SOUNDTRACK: PHISH-“Shipwreck” (MGM Grand Garden Arena, Friday 10, 31, 2014).
In honor of Halloween, these Ghost Box stories will be attached to a recent Phish Halloween show [with quoted material from various reviews].
Known for dawning musical costumes to celebrate [Halloween], Phish broke with tradition last year to offer a set of original music. The Phish Bill read that Phish’s musical costume would be a 1964 Disney album of sound effects – Chilling, Thrilling Sounds Of The Haunted House. But it wasn’t a cover set. Phish played original music set amongst an incredibly psychedelic, theatrical graveyard stage accentuated by zombie dancers and a ghoulish MC. At the start of the set, the stage was cleared before a graveyard came to the foreground. Smoke filled the air, zombie dancers appeared, and music filled the venue. A haunted house was brought to the front of the stage, which eventually exploded, and all four-band members appeared, dressed in white like zombies.
The story behind “Shipwreck” is that you are on a holiday cruise when you encounter a dense fog.
“Shipwreck” was similar to other songs performed during the set as it started with a spoken word soundtrack from the original album as the zombiefied actors danced around stage and led into original music. This time around, the quartet unveiled a dreamy progression.
The song is slow and trippy, like a slow sea journey. And then the samples come in: “Are you too near the shore?” (played forwards and backwards). Then repeats of “jagged rocks jagged rocks.”
Phish followed the spoken word section with a gorgeous piece of ambient music that was reminiscent of studio jams of the late ’90s.
There’s a kind of threatening low keyboard note while Trey was playing feedback noises. Then page started a series of fast keyboard trills with many sound effects.
[READ: October 21, 2017] “Savory, Sage, Rosemary and Thyme”
Just in time for Halloween, from the people who brought me The Short Story Advent Calendar comes The Ghost Box.
This is a nifty little box (with a magnetic opening) that contains 11 stories for Halloween. It is lovingly described thusly:
A collection of chilly, spooky, hair-raising-y stories to get you in that Hallowe’en spirit, edited and introduced by comedian and horror aficionado Patton Oswalt.
There is no explicit “order” to these books; however, on the inside cover, one “window” of the 11 boxes is “folded.” I am taking that as a suggested order.
I though that this story took a really long time to get where it was going, but once it got there it was really interesting.
I’m not sure why I didn’t mind that George R.R. Martin’s story was long but this one bugged me. I think it’s because his showed lots of different scenes, whereas this one seemed like a long slog with minute details–fine for a novel but a bit extraneous in a short story.
In the woods is The Herb Woman. I have no idea how many stories had been written about a woman like this before this story (hundreds have since this story, that’s for sure). Amy Macklin had heard of the Herb Woman but wasn’t sure she believed all the stories.

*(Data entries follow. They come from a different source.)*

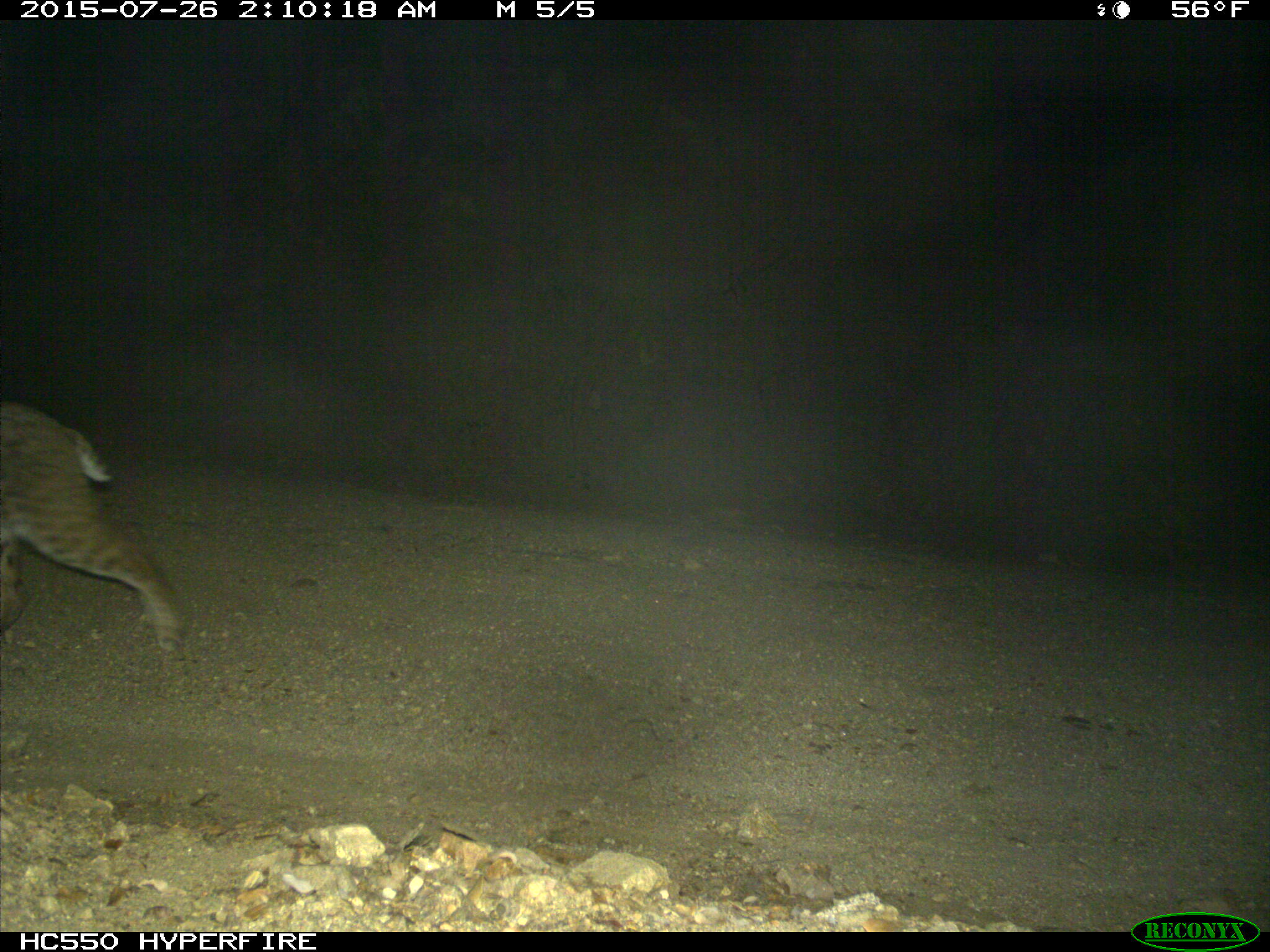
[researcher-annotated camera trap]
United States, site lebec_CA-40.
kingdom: Animalia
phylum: Chordata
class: Mammalia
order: Carnivora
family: Felidae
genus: Lynx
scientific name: Lynx rufus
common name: bobcat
Lynx rufus (bobcat).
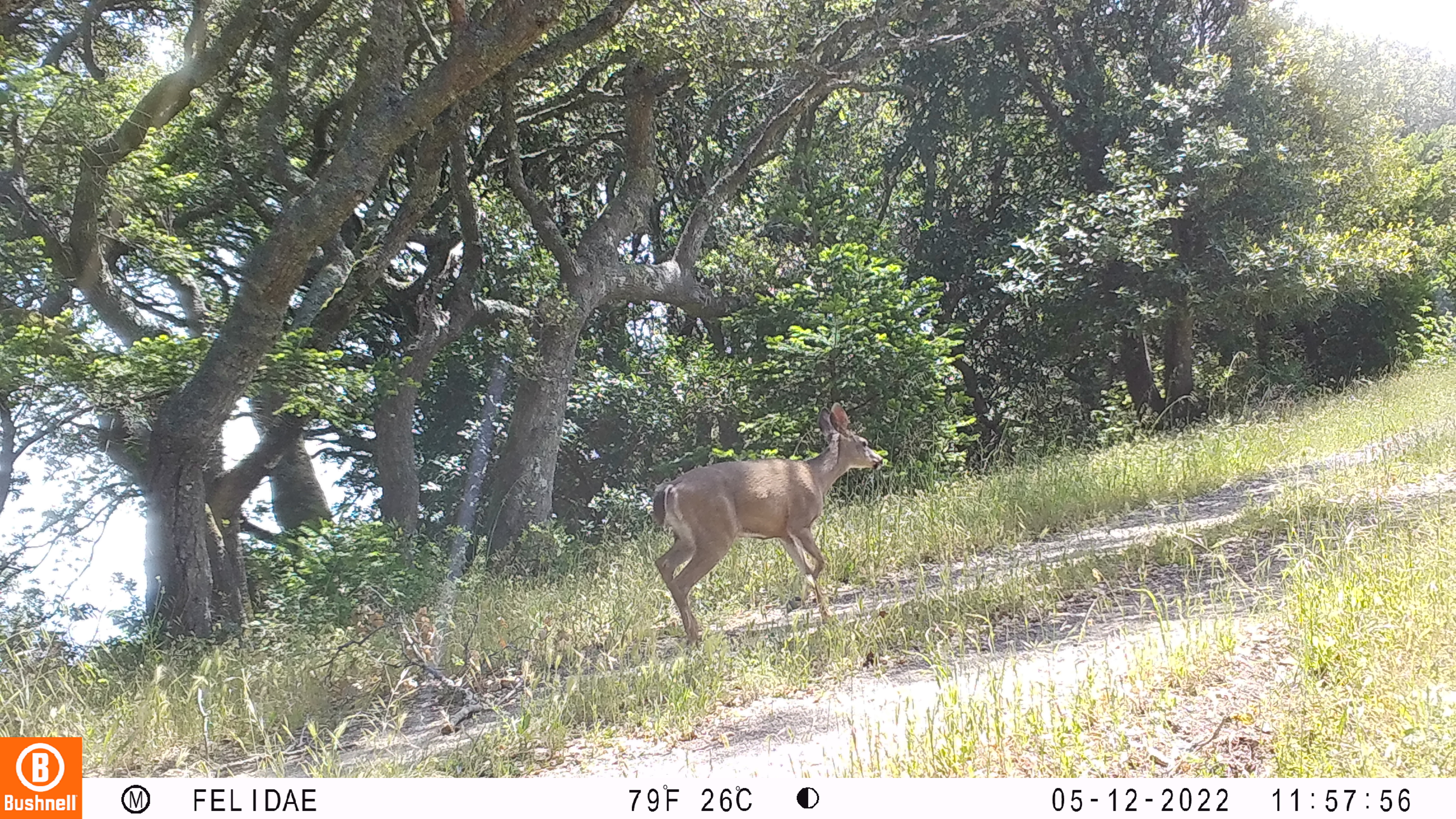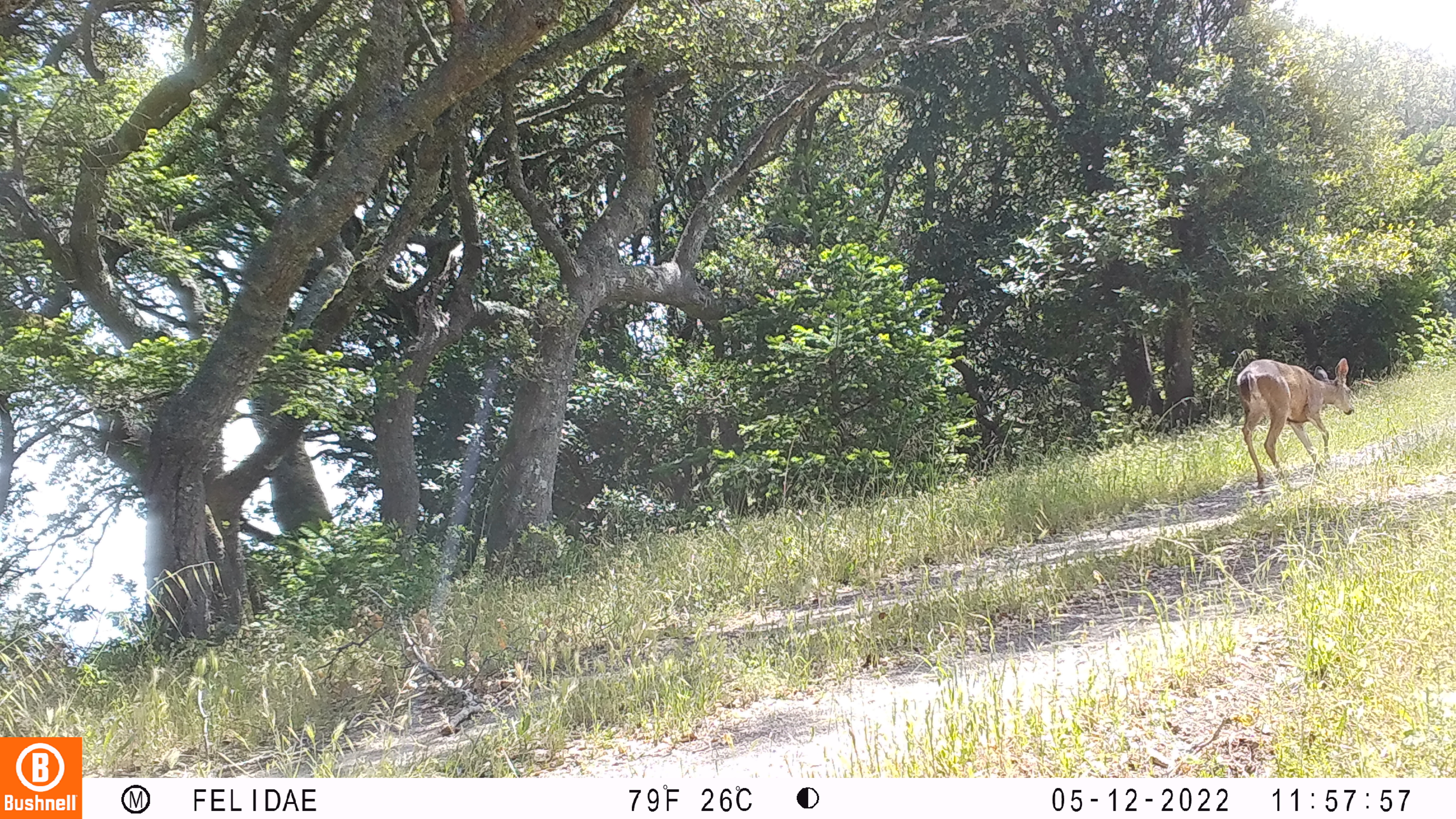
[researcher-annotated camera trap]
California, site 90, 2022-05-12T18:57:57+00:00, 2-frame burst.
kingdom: Animalia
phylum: Chordata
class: Mammalia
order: Artiodactyla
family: Cervidae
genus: Odocoileus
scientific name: Odocoileus hemionus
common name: mule deer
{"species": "mule deer (Odocoileus hemionus)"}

Amy was a smart girl who studied hard–much to the dismay of her parents who didn’t want their daughter going to the city thinking she was too good for them.
Then Jemmy Howard came into town and Amy fell for him hard.
He was a major flirt and she believed that he liked her. Until she saw him kissing Georgina Taylor. And then she spiraled hard. She pouts for a while, trying to figure out how to get him back And then she decides to head into the woods. It seemed like it took a very long time (in paragraphs) for her to get to the Herb woman’s house. But once she did, the story became really exciting.
The Herb Woman is kind to her even though Amy is frightened. The Herb Woman helps to heal Amy’s twisted ankle. And then allows Amy to tell her what the problem is.
And that’s when she reveals that she recently helped Jemmy Howard to win over a girl–presumably Georgian Taylor. And she can’t go back on that word, can she?
Amy is furious and says that none of that can possibly be true. She storms off (with some advice from The Herb Woman) but finds it much easier going home
She gets back home, gets a beating from her pa for staying out all night and then prepares to confront Jemmy. When she tells Jemmy what she did, she assumed he’ll think she was very brave. But instead, he mocks her in front of Georgina. They tease her that she went to that much trouble when obviously Georgia is superior.
And that’s when Amy decides to find out if what the Herb Woman said had any truth.
By the end this quickly became one of my favorite stories in the box. And maybe re-reading it knowing how good the end is will make me appreciate the slow build more.